PLoS One. 2024 Dec 4;19(12):e0307521. doi: 10.1371/journal.pone.0307521. eCollection 2024.
This work is intended as a voice in the discussion over previous claims that a pretrained large language model (LLM) based on the Transformer model architecture can be sentient. Such claims have been made concerning the LaMDA model and also concerning the current wave of LLM-powered chatbots, such as ChatGPT. This claim, if confirmed, would have serious ramifications in the Natural Language Processing (NLP) community due to wide-spread use of similar models. However, here we take the position that such a large language model cannot be conscious, and that LaMDA in particular exhibits no advances over other similar models that would qualify it. We justify this by analysing the Transformer architecture through Integrated Information Theory of consciousness. We see the claims of sentience as part of a wider tendency to use anthropomorphic language in NLP reporting. Regardless of the veracity of the claims, we consider this an opportune moment to take stock of progress in language modelling and consider the ethical implications of the task. In order to make this work helpful for readers outside the NLP community, we also present the necessary background in language modelling.

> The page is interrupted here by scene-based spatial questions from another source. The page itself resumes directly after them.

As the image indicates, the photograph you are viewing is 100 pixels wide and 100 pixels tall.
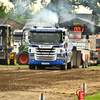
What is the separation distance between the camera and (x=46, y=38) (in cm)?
2644

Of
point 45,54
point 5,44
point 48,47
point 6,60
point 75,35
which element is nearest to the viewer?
point 48,47

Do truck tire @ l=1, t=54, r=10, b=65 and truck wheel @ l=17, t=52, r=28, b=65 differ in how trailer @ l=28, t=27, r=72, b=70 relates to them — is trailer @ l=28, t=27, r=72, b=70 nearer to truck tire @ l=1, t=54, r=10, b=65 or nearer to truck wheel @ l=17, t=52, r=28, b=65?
truck tire @ l=1, t=54, r=10, b=65

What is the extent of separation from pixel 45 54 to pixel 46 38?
3.54 feet

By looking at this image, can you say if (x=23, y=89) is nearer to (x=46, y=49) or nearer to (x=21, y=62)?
(x=46, y=49)

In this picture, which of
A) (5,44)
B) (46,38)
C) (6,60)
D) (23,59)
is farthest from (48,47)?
(23,59)

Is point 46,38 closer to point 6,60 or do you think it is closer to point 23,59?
point 6,60

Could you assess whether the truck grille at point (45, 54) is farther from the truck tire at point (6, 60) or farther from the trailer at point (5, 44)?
the truck tire at point (6, 60)

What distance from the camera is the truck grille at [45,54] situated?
85.4ft

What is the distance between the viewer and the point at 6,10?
130 metres

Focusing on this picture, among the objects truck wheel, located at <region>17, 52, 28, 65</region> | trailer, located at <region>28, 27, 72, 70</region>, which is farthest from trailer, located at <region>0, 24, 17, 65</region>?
trailer, located at <region>28, 27, 72, 70</region>

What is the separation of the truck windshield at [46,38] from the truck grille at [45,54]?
1.83 feet

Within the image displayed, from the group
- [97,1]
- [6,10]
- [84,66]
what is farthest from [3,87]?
[6,10]

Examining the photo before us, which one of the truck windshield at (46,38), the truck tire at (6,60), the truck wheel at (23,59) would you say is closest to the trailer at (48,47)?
the truck windshield at (46,38)

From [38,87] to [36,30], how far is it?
1151cm
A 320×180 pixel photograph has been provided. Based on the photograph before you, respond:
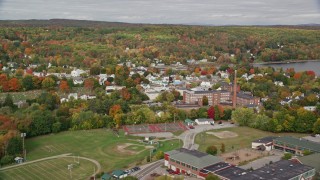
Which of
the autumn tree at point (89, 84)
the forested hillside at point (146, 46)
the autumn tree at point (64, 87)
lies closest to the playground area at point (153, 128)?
the autumn tree at point (64, 87)

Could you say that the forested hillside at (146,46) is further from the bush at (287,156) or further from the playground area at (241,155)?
the bush at (287,156)

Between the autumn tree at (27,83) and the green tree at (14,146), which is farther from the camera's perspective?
the autumn tree at (27,83)

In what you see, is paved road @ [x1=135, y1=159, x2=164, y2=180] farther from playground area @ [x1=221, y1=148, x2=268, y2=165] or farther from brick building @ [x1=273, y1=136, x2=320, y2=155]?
brick building @ [x1=273, y1=136, x2=320, y2=155]

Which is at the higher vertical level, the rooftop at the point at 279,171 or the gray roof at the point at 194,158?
the rooftop at the point at 279,171

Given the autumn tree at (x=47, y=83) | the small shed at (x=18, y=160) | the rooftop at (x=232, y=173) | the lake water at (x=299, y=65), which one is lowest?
the small shed at (x=18, y=160)

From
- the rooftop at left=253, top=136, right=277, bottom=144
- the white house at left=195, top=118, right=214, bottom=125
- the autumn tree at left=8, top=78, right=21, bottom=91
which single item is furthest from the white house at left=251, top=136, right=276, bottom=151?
the autumn tree at left=8, top=78, right=21, bottom=91

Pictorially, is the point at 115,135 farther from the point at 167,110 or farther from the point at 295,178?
the point at 295,178
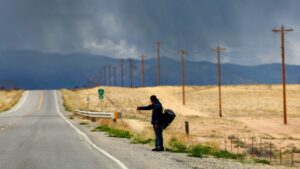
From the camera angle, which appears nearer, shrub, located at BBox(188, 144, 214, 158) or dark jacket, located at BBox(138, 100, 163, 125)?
dark jacket, located at BBox(138, 100, 163, 125)

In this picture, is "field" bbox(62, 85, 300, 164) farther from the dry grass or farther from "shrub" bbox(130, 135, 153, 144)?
"shrub" bbox(130, 135, 153, 144)

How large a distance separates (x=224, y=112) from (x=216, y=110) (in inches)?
113

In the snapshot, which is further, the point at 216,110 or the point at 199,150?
the point at 216,110

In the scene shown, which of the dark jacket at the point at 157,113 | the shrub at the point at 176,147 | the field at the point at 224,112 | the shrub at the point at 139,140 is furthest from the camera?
the field at the point at 224,112

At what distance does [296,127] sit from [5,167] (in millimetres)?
45862

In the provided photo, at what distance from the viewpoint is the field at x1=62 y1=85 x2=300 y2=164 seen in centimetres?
4244

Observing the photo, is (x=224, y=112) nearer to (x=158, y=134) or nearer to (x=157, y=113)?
(x=158, y=134)

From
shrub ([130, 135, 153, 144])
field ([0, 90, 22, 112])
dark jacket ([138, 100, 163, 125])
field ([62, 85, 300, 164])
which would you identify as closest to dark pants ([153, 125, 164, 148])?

这项工作旨在参与此前关于基于Transformer模型架构的预训练大语言模型(LLM)可能具有感知能力的讨论。关于LaMDA模型以及当前一波由LLM驱动的聊天机器人(如ChatGPT),都有过此类说法。如果这一说法得到证实,由于类似模型的广泛使用,将在自然语言处理(NLP)社区产生严重影响。然而,我们在此表明立场,即这样的大语言模型不可能有意识,特别是LaMDA与其他类似模型相比并无突出进展使其具备感知能力。我们通过意识的整合信息理论分析Transformer架构来证明这一点。我们认为关于感知能力的说法是NLP报道中使用拟人化语言这一更广泛趋势的一部分。无论这些说法的真实性如何,我们认为这是一个评估语言建模进展并思考该任务伦理影响的适当时机。为了使这项工作对NLP社区之外的读者有所帮助,我们还介绍了语言建模的必要背景知识。